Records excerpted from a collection

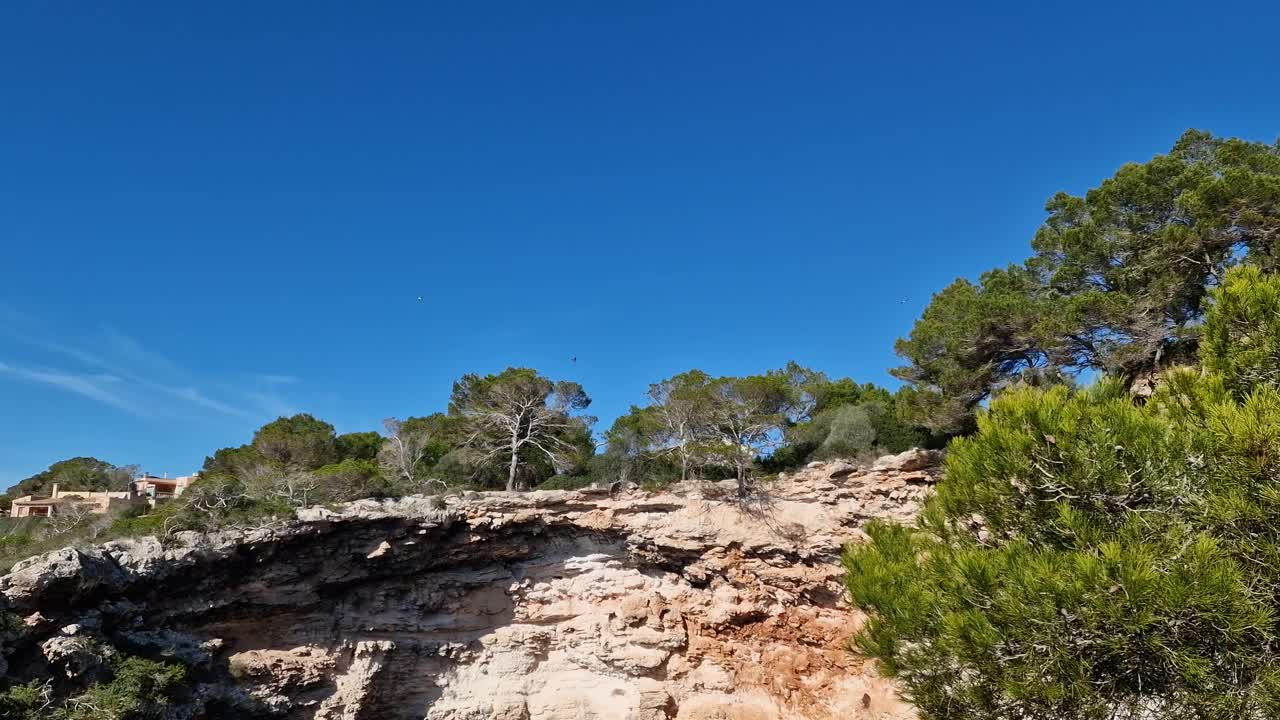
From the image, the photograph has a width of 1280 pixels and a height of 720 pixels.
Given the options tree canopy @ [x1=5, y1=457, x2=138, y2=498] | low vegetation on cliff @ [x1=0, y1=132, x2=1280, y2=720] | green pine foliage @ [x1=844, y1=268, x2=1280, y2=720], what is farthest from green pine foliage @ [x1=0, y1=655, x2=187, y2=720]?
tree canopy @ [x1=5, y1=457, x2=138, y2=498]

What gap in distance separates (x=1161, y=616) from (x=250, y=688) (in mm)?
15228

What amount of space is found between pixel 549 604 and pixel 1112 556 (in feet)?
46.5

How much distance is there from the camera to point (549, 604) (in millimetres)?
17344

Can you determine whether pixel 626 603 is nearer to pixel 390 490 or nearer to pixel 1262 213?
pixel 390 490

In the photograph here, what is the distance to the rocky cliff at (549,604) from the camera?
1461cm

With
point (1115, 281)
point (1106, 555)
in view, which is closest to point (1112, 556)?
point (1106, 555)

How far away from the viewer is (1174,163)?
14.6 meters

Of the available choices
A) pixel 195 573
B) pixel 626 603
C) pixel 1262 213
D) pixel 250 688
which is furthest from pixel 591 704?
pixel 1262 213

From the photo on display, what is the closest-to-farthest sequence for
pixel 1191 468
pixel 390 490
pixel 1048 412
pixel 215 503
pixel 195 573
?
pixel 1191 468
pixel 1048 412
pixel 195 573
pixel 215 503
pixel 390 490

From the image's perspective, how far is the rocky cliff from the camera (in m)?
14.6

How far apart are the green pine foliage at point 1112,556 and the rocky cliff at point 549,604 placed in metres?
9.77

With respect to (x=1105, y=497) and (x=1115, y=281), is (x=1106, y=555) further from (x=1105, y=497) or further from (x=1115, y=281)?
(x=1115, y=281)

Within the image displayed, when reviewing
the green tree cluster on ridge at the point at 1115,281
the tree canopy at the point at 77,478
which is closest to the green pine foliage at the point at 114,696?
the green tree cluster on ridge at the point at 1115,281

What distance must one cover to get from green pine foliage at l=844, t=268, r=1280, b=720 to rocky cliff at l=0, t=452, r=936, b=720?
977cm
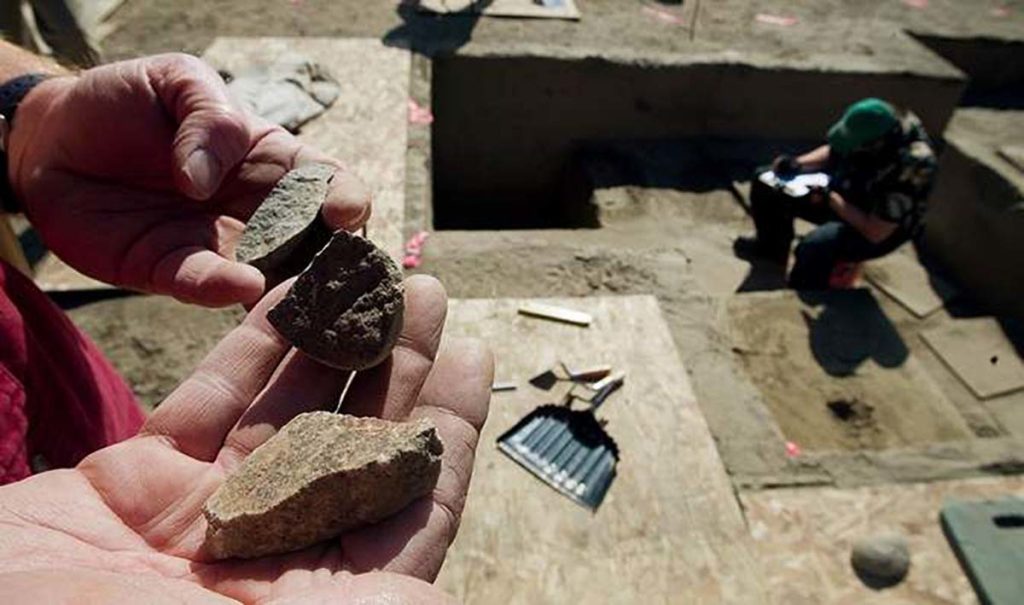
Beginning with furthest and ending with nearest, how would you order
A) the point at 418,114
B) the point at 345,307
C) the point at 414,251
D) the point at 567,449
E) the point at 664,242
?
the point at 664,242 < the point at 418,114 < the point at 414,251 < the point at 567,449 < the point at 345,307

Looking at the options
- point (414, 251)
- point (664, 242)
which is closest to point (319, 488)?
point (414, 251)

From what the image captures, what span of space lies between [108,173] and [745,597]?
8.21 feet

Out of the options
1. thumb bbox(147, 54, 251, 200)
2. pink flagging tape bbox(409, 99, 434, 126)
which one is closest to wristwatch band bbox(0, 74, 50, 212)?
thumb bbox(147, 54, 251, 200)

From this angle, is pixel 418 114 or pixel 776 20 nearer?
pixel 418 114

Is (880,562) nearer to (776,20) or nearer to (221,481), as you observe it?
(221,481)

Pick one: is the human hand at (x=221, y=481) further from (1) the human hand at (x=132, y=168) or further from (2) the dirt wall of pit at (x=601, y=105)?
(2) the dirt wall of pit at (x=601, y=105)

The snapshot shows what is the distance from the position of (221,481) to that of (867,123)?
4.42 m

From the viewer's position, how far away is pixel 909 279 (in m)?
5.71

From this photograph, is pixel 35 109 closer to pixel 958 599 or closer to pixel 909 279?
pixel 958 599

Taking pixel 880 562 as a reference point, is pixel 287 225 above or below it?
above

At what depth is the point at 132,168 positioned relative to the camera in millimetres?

## [Goal of the exercise]
Update all of the items above by changing "rocky cliff" to "rock face" and keeping everything else the same. Leave the pictures out of your answer.

## [Response to this task]
From the image, the photograph has a width of 1280 pixels and a height of 720 pixels.
Given the options tree canopy @ [x1=5, y1=457, x2=138, y2=498] | low vegetation on cliff @ [x1=0, y1=132, x2=1280, y2=720] | green pine foliage @ [x1=844, y1=268, x2=1280, y2=720], what is farthest from green pine foliage @ [x1=0, y1=655, x2=187, y2=720]?
tree canopy @ [x1=5, y1=457, x2=138, y2=498]

What gap in distance separates (x=1161, y=616) from (x=250, y=688) (in mm)?
15228

What amount of space is found between pixel 549 604 and pixel 1112 556 (in feet)?
46.5

How much distance is there from the camera to point (549, 604) (in millimetres)?
17344

Can you determine whether pixel 626 603 is nearer to pixel 390 490 or nearer to pixel 1262 213?
pixel 390 490

In the photograph here, what is the distance to the rock face at (549,604) from the camera?
1461cm

With
point (1115, 281)
point (1106, 555)
in view, which is closest to point (1112, 556)?
point (1106, 555)

How far away from the viewer is (1174,163)?
14.6 meters

Of the available choices
A) pixel 195 573
B) pixel 626 603
C) pixel 1262 213
D) pixel 250 688
which is furthest from pixel 591 704?
pixel 1262 213

From the photo on display, what is the closest-to-farthest sequence for
pixel 1191 468
pixel 390 490
pixel 1048 412
pixel 215 503
pixel 195 573
?
pixel 1191 468
pixel 1048 412
pixel 195 573
pixel 215 503
pixel 390 490

From the image's perspective, how far is the rock face from the camera (in m)?
14.6

How far apart are the green pine foliage at point 1112,556 and the rock face at point 549,604 placed in metres?
9.77

With respect to (x=1105, y=497) and (x=1115, y=281), is (x=1106, y=555) further from (x=1105, y=497) or further from (x=1115, y=281)?
(x=1115, y=281)

Within the image displayed, when reviewing
the green tree cluster on ridge at the point at 1115,281
the tree canopy at the point at 77,478
which is closest to the green pine foliage at the point at 114,696?
the green tree cluster on ridge at the point at 1115,281

What distance must one cover to get from green pine foliage at l=844, t=268, r=1280, b=720 to rock face at l=0, t=452, r=936, b=720?
977cm
Beginning with furthest and ending with nearest, how would you order
A) the point at 418,114
B) the point at 345,307
C) the point at 414,251
D) the point at 567,449
E) the point at 664,242
?
the point at 664,242 < the point at 418,114 < the point at 414,251 < the point at 567,449 < the point at 345,307

Looking at the options
- point (414, 251)
- point (664, 242)
which is closest to point (319, 488)?
point (414, 251)

From what the image captures, what span of space lies between [108,173] and [745,597]?
8.21 feet

Out of the options
1. thumb bbox(147, 54, 251, 200)
2. pink flagging tape bbox(409, 99, 434, 126)
which one is closest to wristwatch band bbox(0, 74, 50, 212)?
thumb bbox(147, 54, 251, 200)

From this angle, is pixel 418 114 or pixel 776 20 nearer?
pixel 418 114

Is (880,562) nearer to (776,20) or nearer to (221,481), as you observe it?
(221,481)

Pick one: is the human hand at (x=221, y=481) further from (1) the human hand at (x=132, y=168) or further from (2) the dirt wall of pit at (x=601, y=105)?
(2) the dirt wall of pit at (x=601, y=105)

The snapshot shows what is the distance from the position of (221,481) to that of (867,123)?
4.42 m

From the viewer's position, how far away is pixel 909 279 (in m)?
5.71

From this photograph, is pixel 35 109 closer to pixel 958 599 or closer to pixel 909 279?
pixel 958 599

Taking pixel 880 562 as a reference point, is pixel 287 225 above or below it?
above

At what depth is the point at 132,168 positioned relative to the camera in millimetres?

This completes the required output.